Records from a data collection
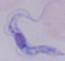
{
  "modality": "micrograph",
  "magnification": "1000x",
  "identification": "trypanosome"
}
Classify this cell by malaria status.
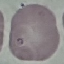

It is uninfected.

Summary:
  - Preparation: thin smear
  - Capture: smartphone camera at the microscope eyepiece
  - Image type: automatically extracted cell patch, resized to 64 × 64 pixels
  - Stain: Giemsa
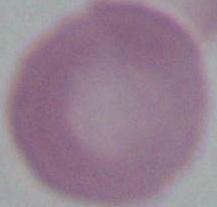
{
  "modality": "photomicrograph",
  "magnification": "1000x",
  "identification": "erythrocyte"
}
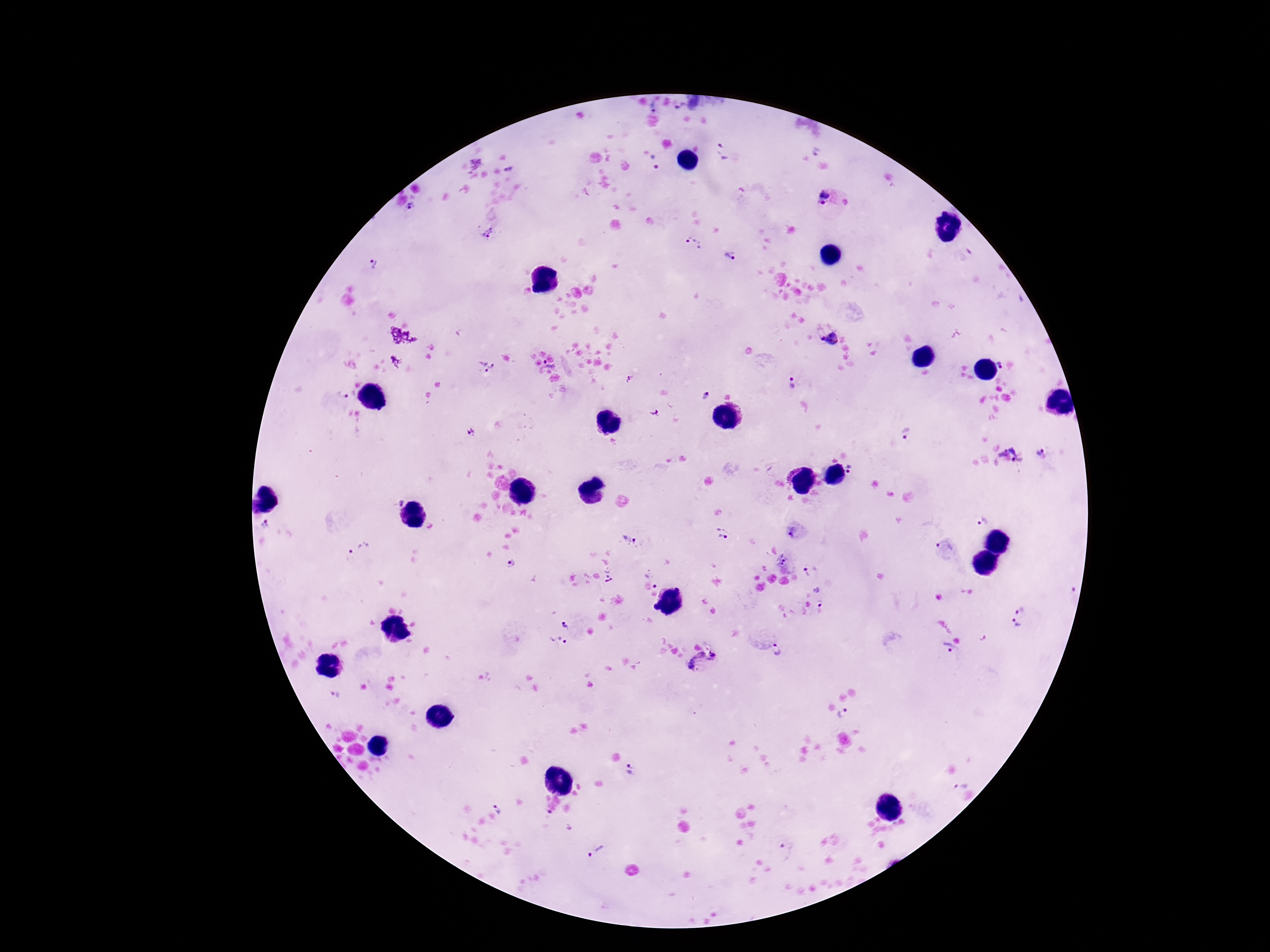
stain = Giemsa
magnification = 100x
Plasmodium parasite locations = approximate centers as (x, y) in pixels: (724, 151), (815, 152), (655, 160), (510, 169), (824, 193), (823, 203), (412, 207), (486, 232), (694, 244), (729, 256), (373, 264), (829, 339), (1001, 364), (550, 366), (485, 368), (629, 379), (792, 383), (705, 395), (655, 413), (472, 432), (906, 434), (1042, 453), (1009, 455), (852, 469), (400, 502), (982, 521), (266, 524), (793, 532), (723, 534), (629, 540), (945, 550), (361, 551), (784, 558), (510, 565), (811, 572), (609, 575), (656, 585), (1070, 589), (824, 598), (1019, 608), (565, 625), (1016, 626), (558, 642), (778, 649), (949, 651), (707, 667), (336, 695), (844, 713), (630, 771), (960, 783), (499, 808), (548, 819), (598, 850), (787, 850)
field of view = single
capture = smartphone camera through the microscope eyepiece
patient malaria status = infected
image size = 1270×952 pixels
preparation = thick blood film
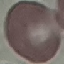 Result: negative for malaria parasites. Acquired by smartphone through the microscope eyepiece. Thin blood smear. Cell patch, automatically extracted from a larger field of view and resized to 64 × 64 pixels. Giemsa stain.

* * *

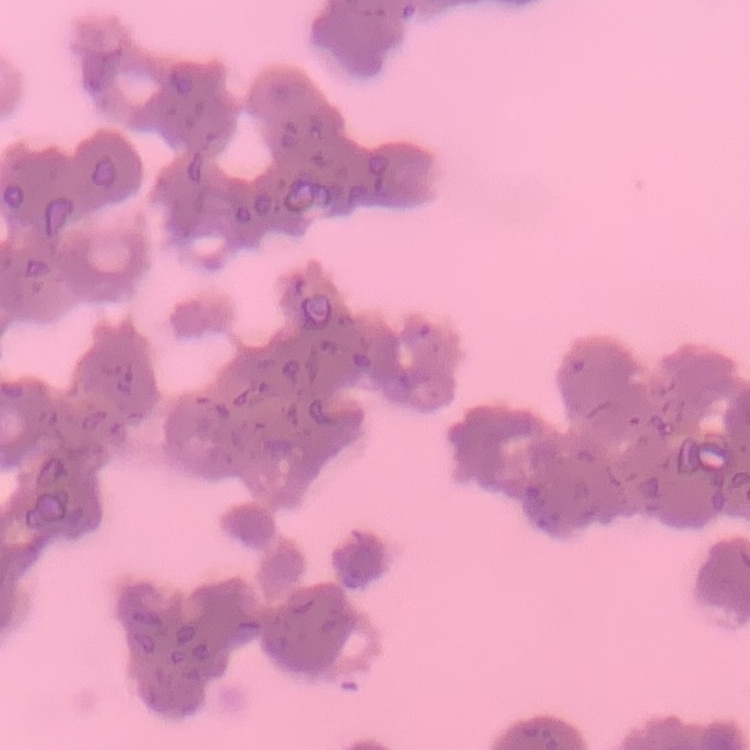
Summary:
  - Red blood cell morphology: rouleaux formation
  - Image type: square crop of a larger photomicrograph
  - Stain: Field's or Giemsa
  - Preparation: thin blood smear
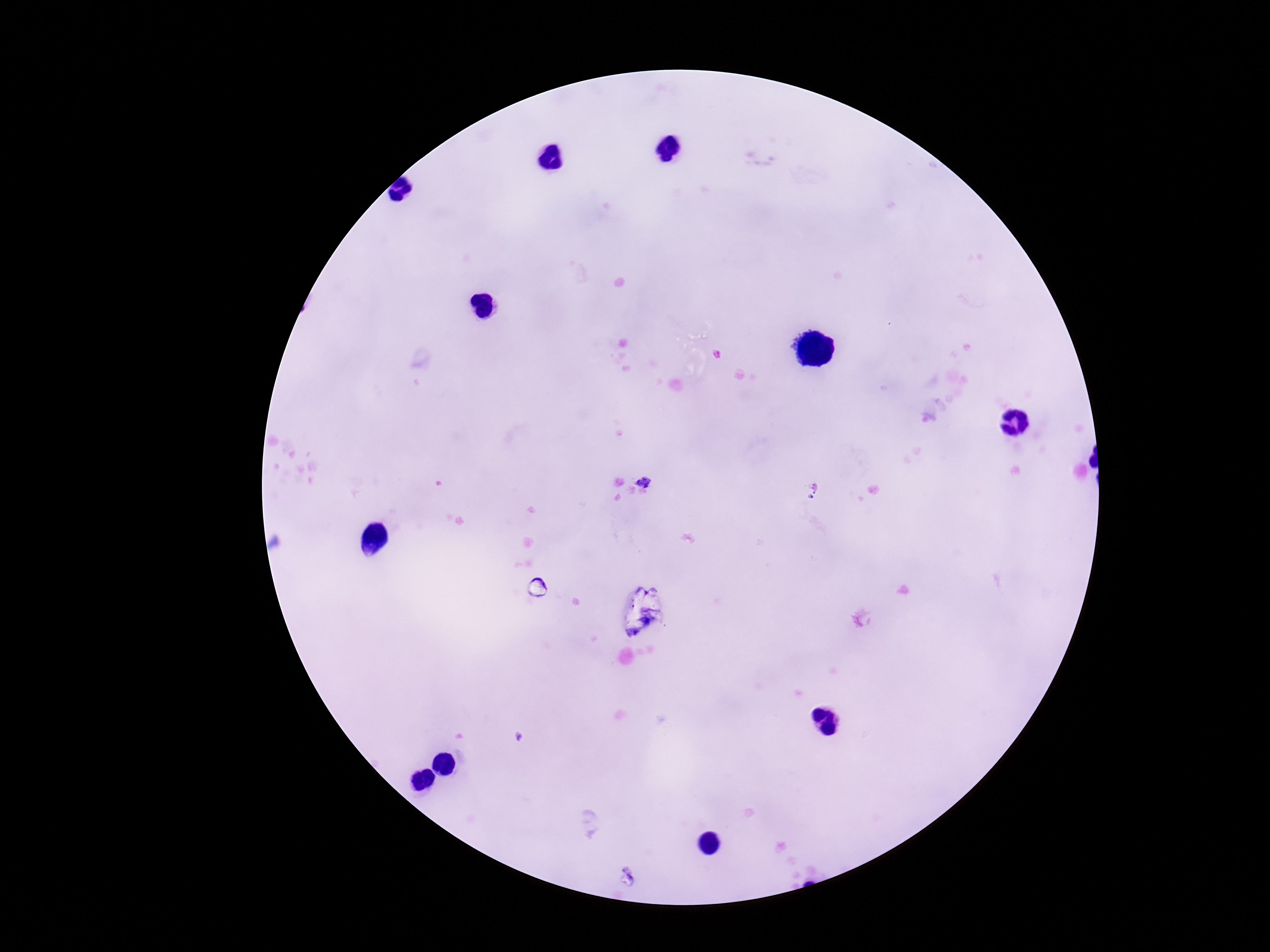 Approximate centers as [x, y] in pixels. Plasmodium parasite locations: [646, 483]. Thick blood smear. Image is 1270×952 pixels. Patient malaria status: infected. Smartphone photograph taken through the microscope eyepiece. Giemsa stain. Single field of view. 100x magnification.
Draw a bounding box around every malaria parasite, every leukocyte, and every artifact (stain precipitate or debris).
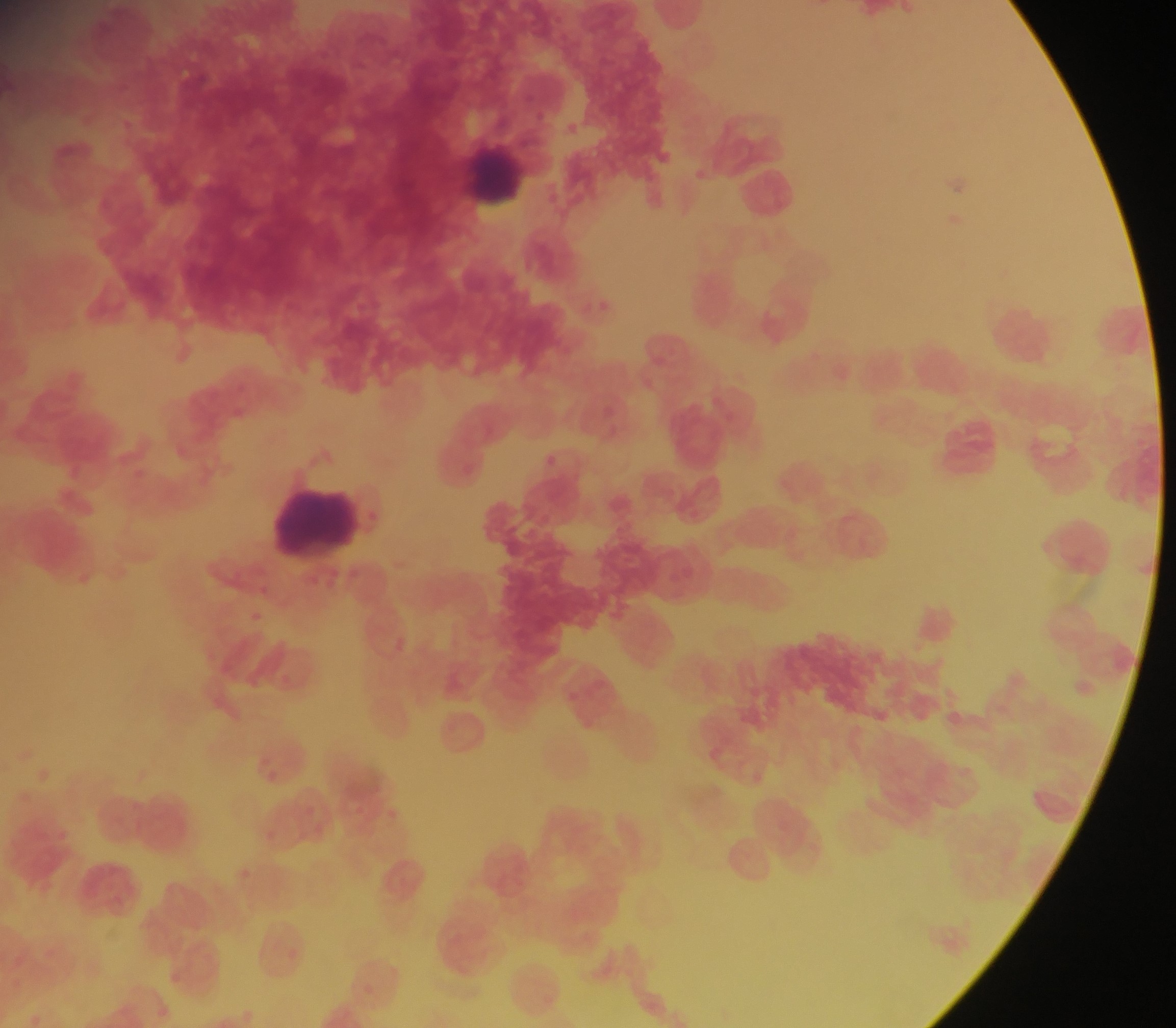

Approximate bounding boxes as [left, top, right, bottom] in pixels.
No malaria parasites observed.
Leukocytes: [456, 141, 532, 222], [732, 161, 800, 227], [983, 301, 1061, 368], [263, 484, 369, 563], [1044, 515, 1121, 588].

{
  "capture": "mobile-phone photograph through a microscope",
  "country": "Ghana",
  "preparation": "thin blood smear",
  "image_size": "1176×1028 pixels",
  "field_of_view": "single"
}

...

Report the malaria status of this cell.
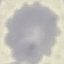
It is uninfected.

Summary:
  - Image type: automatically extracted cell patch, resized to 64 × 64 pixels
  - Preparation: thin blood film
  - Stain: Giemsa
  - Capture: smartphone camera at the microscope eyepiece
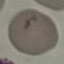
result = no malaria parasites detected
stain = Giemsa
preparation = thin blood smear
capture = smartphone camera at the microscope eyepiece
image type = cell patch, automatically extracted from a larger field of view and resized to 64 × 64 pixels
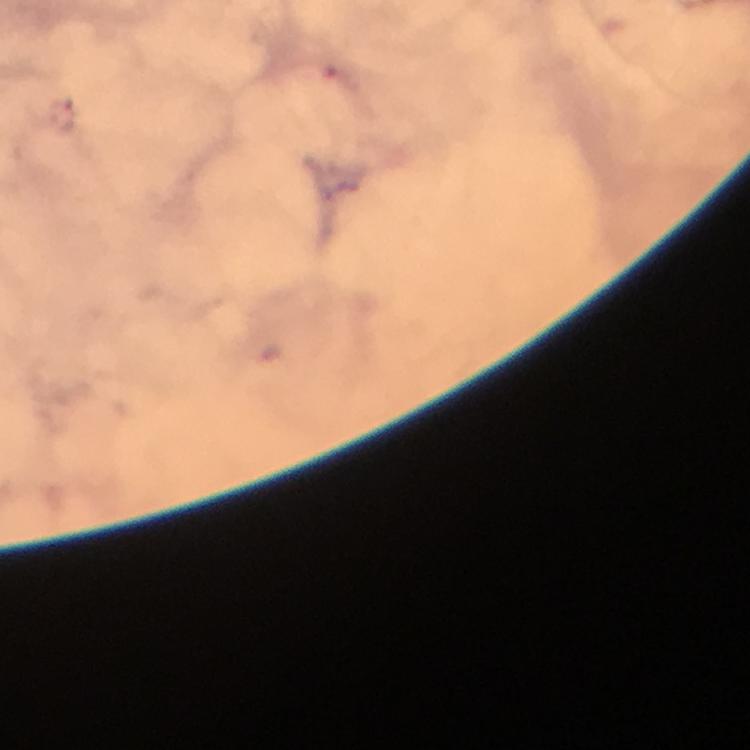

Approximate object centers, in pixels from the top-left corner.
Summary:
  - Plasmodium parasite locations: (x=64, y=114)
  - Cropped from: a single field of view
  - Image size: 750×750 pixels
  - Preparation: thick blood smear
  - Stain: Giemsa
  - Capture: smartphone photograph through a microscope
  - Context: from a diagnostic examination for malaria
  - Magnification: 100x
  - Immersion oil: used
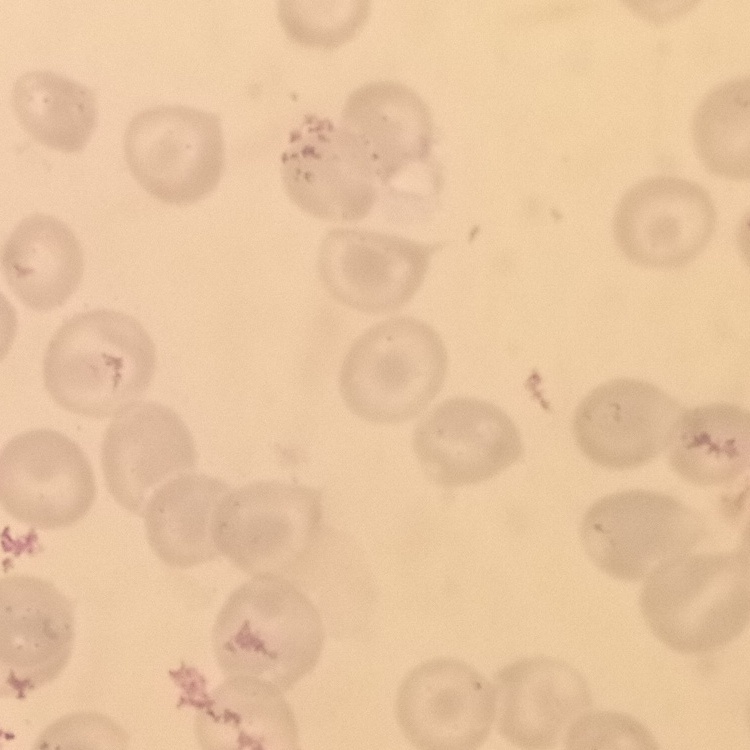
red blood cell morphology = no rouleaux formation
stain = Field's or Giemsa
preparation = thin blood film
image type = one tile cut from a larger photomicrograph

### TASK TO COMPLETE
Looking above, find the stretch of lines that opens with the one holding "capture = smartphone camera through" and closes with the one holding "Result: negative for". Copy it exactly, pictures excluded.

### ANSWER BELOW
capture = smartphone camera through the microscope eyepiece
patient malaria status = infected
image size = 1270×952 pixels
preparation = thick blood film
 Result: negative for malaria parasites. Acquired by smartphone through the microscope eyepiece. Thin blood smear. Cell patch, automatically extracted from a larger field of view and resized to 64 × 64 pixels. Giemsa stain.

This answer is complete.